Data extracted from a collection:

┄┄┄┄┄┄┄┄┄┄

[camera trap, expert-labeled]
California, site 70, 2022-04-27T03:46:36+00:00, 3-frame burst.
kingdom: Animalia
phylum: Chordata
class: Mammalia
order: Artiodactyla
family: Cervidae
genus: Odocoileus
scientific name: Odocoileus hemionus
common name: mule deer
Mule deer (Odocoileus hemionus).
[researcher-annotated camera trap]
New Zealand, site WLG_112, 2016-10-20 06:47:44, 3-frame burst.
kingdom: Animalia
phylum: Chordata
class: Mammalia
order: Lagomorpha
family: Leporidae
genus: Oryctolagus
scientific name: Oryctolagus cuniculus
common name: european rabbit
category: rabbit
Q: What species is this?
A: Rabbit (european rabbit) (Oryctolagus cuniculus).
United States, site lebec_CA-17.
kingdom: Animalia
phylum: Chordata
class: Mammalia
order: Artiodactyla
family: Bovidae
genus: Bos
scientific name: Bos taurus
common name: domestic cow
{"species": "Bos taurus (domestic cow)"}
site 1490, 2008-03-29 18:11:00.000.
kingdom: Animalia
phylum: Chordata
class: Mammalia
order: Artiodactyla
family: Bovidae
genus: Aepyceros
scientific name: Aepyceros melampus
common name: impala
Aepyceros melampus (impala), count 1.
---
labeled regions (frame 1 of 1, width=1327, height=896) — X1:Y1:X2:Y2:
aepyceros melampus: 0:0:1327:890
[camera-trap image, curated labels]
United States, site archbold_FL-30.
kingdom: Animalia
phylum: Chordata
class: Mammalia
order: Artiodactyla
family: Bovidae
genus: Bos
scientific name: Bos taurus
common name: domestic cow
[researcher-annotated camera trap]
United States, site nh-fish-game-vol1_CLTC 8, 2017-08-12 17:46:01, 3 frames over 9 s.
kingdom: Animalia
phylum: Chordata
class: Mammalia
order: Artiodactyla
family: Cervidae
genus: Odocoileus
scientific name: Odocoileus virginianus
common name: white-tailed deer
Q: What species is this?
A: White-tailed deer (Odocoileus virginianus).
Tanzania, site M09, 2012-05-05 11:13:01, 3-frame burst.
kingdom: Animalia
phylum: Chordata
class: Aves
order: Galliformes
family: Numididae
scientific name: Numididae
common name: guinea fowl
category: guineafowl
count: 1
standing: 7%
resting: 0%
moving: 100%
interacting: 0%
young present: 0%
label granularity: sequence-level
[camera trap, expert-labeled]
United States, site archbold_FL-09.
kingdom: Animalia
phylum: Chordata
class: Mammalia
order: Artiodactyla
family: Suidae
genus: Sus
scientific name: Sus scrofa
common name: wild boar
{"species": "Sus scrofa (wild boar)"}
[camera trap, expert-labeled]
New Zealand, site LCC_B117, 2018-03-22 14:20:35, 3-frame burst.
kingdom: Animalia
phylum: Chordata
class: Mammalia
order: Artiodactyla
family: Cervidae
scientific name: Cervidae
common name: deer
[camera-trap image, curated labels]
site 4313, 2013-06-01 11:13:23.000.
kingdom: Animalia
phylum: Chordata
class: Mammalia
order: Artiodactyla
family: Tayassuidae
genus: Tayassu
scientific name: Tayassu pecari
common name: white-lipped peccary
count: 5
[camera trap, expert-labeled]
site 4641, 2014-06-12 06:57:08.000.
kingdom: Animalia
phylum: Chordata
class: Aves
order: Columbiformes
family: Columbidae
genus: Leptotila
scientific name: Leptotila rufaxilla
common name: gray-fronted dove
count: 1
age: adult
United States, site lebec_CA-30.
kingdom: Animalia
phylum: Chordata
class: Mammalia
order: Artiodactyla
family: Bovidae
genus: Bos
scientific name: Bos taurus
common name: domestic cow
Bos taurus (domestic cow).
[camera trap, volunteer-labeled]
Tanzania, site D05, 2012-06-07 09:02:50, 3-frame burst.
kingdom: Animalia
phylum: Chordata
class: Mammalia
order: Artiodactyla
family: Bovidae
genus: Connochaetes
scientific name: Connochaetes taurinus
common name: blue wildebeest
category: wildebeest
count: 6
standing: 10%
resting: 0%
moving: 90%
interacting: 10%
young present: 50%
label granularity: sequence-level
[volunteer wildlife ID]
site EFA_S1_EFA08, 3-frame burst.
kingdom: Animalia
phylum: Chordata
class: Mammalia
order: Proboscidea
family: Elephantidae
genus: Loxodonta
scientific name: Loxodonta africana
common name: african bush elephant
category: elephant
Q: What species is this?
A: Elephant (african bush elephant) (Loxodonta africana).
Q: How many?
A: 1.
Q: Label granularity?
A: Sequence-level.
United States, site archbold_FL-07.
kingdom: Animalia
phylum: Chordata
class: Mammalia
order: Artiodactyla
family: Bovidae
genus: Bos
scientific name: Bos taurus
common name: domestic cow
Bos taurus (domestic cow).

┄┄┄┄┄┄┄┄┄┄

EXERCISE DIRECTIONS
Your output must contain exactly the lines from the one containing "A: Sequence-level." to the final line of the data above, and no other text.

SOLUTION BELOW
A: Sequence-level.
United States, site archbold_FL-07.
kingdom: Animalia
phylum: Chordata
class: Mammalia
order: Artiodactyla
family: Bovidae
genus: Bos
scientific name: Bos taurus
common name: domestic cow
Bos taurus (domestic cow).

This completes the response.